PROBLÈMES ET EXERCICES -
**1)** Pour chacune des affirmations suivantes, indiquez par oui ou par non si elle concorde avec le passage sur les jeunes et le travail, puis citez textuellement les mots du passage qui tranchent la question. (a) Le chercheur suggère que les jeunes commencent leur vie active avec des horaires allégés. (b) Le passage affirme que l'on tient souvent compte des besoins des travailleurs. (c) Le passage présente les périodes de chômage comme toujours négatives.
**2)** Poursuivez le passage sur les jeunes et le travail à partir de l’endroit où il s’arrête.

TEXTE CITÉ -
--------------------

Le Bureau International du travail constate que, pour les jeunes, le
travail n’est plus une fin en soi. Selon P. Melvyn, chercheur au B.
I. T. : « Il est question de réduire progressivement les
horaires de travail avant la retraite.
Pourquoi ne pas inverser le processus pour les jeunes, de sorte qu’ils
puissent débuter avec des horaires allégés et augmenter
progressivement la durée du travail ? On ne tient compte que
trop rarement des besoins des travailleurs. La tendance est toujours
d’adapter le travailleur à ’emploi et non l’inverse : donc une
réorientation fondamentale et en profondeur de l’activité
est nécessaire.
On a le droit de reprocher à la société de culpabiliser
les jeunes en leur donnant le sentiment que le chômage est une
tare et qu’il est toujours synonyme de paresse et d’échec.
La société devrait admettre que, durant la vie professionnelle,
il peut y avoir des périodes de chômage, ce qui n’est pas
nécessairement négatif. Le chômage n’apparaîtrait
plus comme une tare, si, conçu dans un cadre de système
de sécurité sociale, qui assurerait un revenu, cette interruption
temporaire de l’activité professionnelle était mise à
profit pour tin recyclage ou pour des étude... »

--------------------

(Éléments du jeu de données)

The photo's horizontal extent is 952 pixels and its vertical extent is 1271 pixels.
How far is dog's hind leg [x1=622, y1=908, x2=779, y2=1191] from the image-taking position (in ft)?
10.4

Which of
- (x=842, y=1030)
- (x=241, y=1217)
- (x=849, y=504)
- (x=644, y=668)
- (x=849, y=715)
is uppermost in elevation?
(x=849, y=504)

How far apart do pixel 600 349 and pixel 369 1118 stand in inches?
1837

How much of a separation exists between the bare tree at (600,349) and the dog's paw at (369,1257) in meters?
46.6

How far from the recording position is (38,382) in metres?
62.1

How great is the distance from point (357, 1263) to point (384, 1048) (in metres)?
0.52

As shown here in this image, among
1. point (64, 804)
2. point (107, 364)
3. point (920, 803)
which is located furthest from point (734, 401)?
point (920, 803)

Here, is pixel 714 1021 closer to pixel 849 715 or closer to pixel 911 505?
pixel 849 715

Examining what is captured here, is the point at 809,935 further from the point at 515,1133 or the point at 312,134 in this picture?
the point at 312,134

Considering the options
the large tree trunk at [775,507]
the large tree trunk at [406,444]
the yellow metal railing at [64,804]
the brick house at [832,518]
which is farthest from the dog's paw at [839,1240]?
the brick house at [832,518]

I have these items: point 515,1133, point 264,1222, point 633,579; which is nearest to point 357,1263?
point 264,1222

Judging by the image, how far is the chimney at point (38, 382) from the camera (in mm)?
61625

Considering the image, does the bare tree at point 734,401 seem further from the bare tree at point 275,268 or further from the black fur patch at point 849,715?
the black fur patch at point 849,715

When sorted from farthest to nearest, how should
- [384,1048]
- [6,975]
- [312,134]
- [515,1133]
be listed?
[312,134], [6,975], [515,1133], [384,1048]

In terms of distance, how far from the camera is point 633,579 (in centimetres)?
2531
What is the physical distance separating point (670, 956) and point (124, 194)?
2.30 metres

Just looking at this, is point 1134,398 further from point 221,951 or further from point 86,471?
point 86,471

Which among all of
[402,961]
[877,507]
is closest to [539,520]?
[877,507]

--------------------

RÉPONSES RÉDIGÉES -
**1)**
(a) Oui : « de sorte qu’ils puissent débuter avec des horaires allégés et augmenter progressivement la durée du travail »
(b) Non : « On ne tient compte que trop rarement des besoins des travailleurs »
(c) Non : « ce qui n’est pas nécessairement négatif »

**2)**
*
Dans un article qu’il intitule « Ticket d’entrée
» (Le Monde du 27-6-1978), Pierre Drouin, faisant le point sur
les propositions concernant la réduction des inégalités
sociales, se demande « comment modifier l’opinion moyenne, rappeler
qu’un homme en vaut un autre, fut-il clochard, handicapé de naissance,
voué aux travaux les moins « reconnus » par la société
? ».
Puis P. Drouin nous fait part de l’idée géniale et très
simple qu’il vient de découvrir dans le livre de Jean-Baptiste
Jeener qui a pour titre : « Délivrer le travail »
: « En attendant qu’une redistribution des revenus par l’impôt
ou autrement diminue substantiellement les écarts entre riches
et malheureux, il faudrait qu’une « allocation de vie »
soit versée à chaque Français. Du seul fait qu’il
est né et qu’il a, par là même, des besoins incompressibles,
il toucherait mensuellement un millier de Bancs (la somme serait évidemment
révisable avec le coût de la vie). Une économie
développée doit pouvoir sans trop de dommages verser ce
« ticket d’entrée » dans la vie à chaque membre
de la communauté. La formule entraînerait en effet la suppression
des allocations familiales, les indemnités de chomage, d’une
partie des aides aux personnes âgées, aux veuves de guerre,
etc...
La réforme suggérée par M. Jean-Baptiste Jeener
est radicale et simple : nul n’aurait besoin de faire une déclaration
pour obtenir son minimum vital. L’acte de naissance déclencherait
automatiquement le versement mensuel qui se poursuivrait jusqu’à
la mort. On ne pourrait parler d’assistance puisque le « fils
de famille » comme l’enfant d’O.S. toucheraient la même
chose. Les parents bénéficieraient de cette prime jusqu’à
ce que l’enfant subvienne à ses besoins...
M. Jeener fait des calculs. Compte tenu de l’allègement de certaines
charges que supporte aujourd’hui la nation, grâce à cette
innovation, l’opération reviendrait en France à quelque
300 milliards de francs par an. Cette somme équivaut au sixième
du produit intérieur brut ».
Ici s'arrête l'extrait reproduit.